There's a reasonable possibility I'm just here too early to this project and y'all haven't finished learning what you need to look towards a 1.0. My question then would shift to, what can I (and others) do to best share our struggles and provide some learnings to inform that future stability phase?
Thanks for reading this far and engaging with me in this conversation.
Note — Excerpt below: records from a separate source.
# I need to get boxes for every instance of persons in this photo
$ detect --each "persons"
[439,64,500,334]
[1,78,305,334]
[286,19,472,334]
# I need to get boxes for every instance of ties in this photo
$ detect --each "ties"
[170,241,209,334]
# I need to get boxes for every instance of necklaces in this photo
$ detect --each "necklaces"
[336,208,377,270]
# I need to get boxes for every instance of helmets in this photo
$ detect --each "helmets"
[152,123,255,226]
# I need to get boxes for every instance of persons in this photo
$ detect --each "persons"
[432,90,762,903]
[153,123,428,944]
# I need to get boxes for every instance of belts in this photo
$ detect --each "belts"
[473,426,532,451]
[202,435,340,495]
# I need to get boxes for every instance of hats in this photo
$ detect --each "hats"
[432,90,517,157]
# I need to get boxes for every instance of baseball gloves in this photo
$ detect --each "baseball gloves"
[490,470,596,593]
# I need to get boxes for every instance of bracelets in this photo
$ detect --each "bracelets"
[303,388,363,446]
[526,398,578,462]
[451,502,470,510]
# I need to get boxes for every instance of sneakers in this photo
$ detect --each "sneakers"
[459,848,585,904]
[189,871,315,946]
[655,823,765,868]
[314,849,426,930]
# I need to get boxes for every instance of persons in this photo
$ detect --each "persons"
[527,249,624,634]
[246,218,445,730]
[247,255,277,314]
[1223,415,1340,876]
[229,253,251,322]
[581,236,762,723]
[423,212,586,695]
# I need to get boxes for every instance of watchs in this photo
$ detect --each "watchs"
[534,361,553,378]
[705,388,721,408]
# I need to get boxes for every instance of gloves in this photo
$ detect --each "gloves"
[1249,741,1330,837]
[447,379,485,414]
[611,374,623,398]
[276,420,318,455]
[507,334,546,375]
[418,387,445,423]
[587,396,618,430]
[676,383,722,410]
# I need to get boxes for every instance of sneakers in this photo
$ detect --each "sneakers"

Looking forward to finding ways to help.
P.S.
I do have some specific ideas but have tried to stay out of those weeds here, I wanted to understand where the project is and where it is going instead of injecting my uninformed ideas in without context. I'll share these when apropriate.
@adamziel I did mention this related to testing. Maybe it does less than I originally thought, but a clearer public API definition would make testing boundaries cleaner...in fact, this testing issue might be a good example of the tight coupling I think I'm seeing. Very possible the testing is just a matter of implementing API-specific tests too.